Adaptações no Zoológico de Brasília para a estação chuvosa
Com a chegada do período chuvoso, a equipe técnica da Fundação Jardim Zoológico de Brasília (FJZB) implementou adaptações preventivas no manejo dos animais para assegurar seu bem-estar e saúde. As estratégias do Zoológico de Brasília consideram as necessidades de cada espécie diante das variações de temperatura e umidade, buscando administrar os impactos climáticos em seu comportamento.
Cuidados com mamíferos e aves
Segundo Leandro de Souza Drigo, coordenador de mamíferos, as medidas de manejo ambiental são ajustadas para as condições de chuva, incluindo a disponibilização de abrigos como casas e tocas, além de plataformas elevadas e coberturas nos recintos. “Independentemente do tipo de abrigo, é importante reforçar que sempre permitimos a expressão de comportamentos naturais, com liberdade de escolha sobre utilizar ou não o abrigo”, explica Drigo. Ele acrescenta que, com as chuvas, algumas espécies ajustam seus períodos de atividade, permanecendo mais tempo em áreas protegidas.

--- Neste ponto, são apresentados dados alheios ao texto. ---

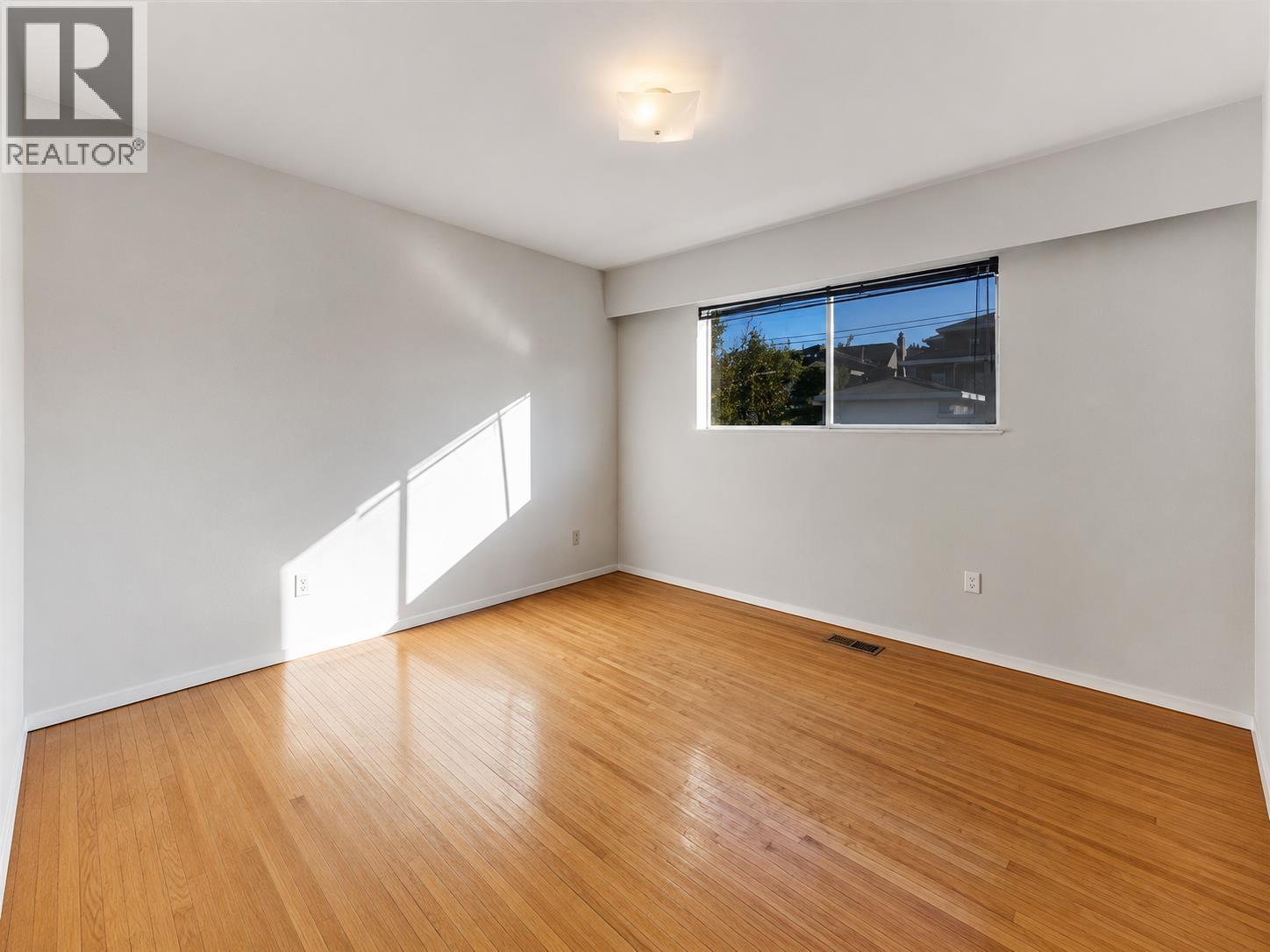 6096 Service Street, Burnaby, British Columbia  V5H 1V8 - Photo 4 - R3144475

Entre as aves, a coordenadora da área, Ana Cristina de Castro, relata que elas tendem a ficar mais ativas antes ou logo após as chuvas, buscando proteção em áreas cobertas, vegetação densa, poleiros elevados e ninhos durante precipitações intensas. Ocasionalmente, elas aproveitam a chuva para tomar banho. “Na estação chuvosa, os estímulos naturais do ambiente se intensificam, como o aumento da presença de insetos e as mudanças na umidade e na temperatura, o que influencia diretamente o comportamento das aves. Esse contexto favorece aumento da atividade, das vocalizações e de comportamentos reprodutivos”, afirma a coordenadora.

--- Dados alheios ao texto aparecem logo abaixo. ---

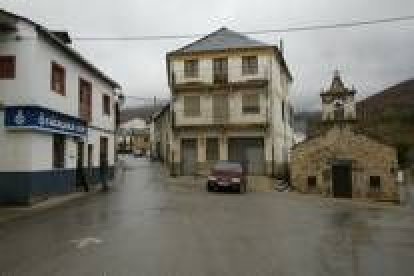 Imagen de archivo de una de las plazas de la localidad de Noceda del Bierzo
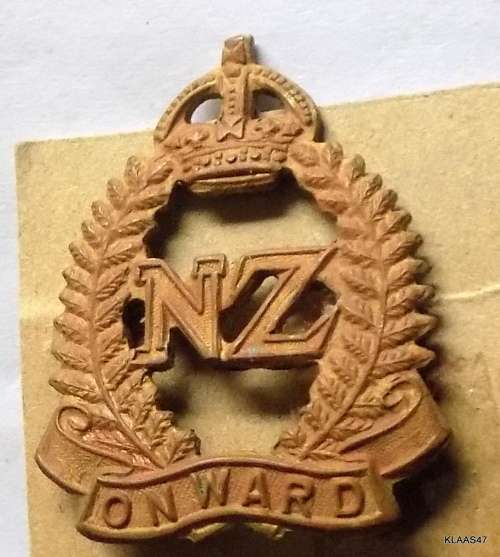 NEW ZEALAND - COLLAR BADGE (WW2)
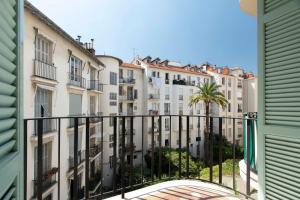 desde el balcón de los edificios en Maison Bianchi - Victor Hugo en Niza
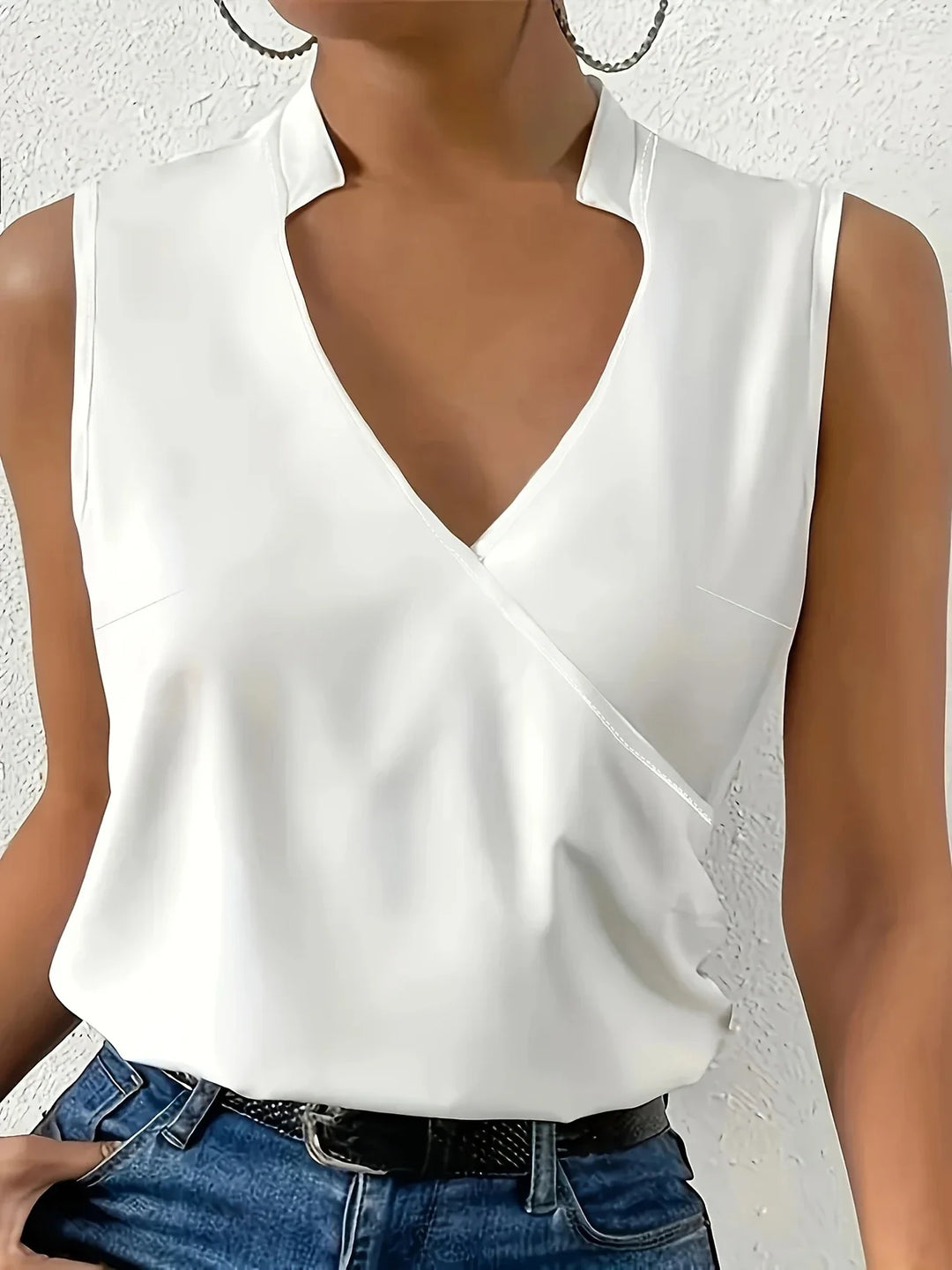 Cebulska - Elegant Sleeveless Surplice Blouse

Planejamento para as estações frias
Além das ações para o período chuvoso, o cuidado com os animais envolve a preparação para as estações mais frias. Caroline Trombeta, assessora da Coordenação de Répteis e Anfíbios, explica que as serpentes passam por avaliações trimestrais, com pesagem e biometria, para acompanhar seu desenvolvimento e equilíbrio corporal. Quando são detectadas variações de peso, a equipe ajusta a dieta e a frequência alimentar para que os animais cheguem ao inverno em condições ideais.
“No inverno, o metabolismo das serpentes diminui drasticamente, deixando-as mais letárgicas. Com essa estratégia, garantimos que não haja nenhuma deficiência nutricional nesse período, mantendo-as sempre fortes e saudáveis. Além dos ajustes na dieta, também preparamos os recintos para o inverno, garantindo que o ambiente esteja ideal para essa época”, detalha Caroline. Com planejamento sazonal, monitoramento constante e manejo especializado, a instituição reforça seu compromisso com o bem-estar animal, adaptando rotinas e ambientes às mudanças climáticas.